Find every line in the data below that contains the word "lilac" and copy each one out. Case counts.

--- MATERIAL SUPPLIED ---
========================================

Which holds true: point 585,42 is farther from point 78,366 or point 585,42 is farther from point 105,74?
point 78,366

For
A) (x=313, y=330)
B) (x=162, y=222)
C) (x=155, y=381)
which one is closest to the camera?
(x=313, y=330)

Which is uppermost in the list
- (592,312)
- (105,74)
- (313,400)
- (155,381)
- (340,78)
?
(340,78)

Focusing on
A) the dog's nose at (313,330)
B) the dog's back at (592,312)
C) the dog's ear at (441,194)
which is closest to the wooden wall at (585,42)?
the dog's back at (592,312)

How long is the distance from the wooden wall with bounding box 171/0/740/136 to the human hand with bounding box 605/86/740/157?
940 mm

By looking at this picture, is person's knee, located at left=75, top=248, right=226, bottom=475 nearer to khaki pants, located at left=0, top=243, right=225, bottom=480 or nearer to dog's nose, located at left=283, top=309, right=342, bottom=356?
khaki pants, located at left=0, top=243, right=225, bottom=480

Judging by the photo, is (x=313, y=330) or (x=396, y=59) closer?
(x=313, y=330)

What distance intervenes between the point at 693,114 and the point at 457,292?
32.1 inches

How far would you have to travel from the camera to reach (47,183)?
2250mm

========================================

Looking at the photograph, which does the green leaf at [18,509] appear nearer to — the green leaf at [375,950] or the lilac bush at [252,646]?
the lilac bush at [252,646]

========================================

--- SOLUTION TO THIS EXERCISE ---
Looking at the photograph, which does the green leaf at [18,509] appear nearer to — the green leaf at [375,950] or the lilac bush at [252,646]?
the lilac bush at [252,646]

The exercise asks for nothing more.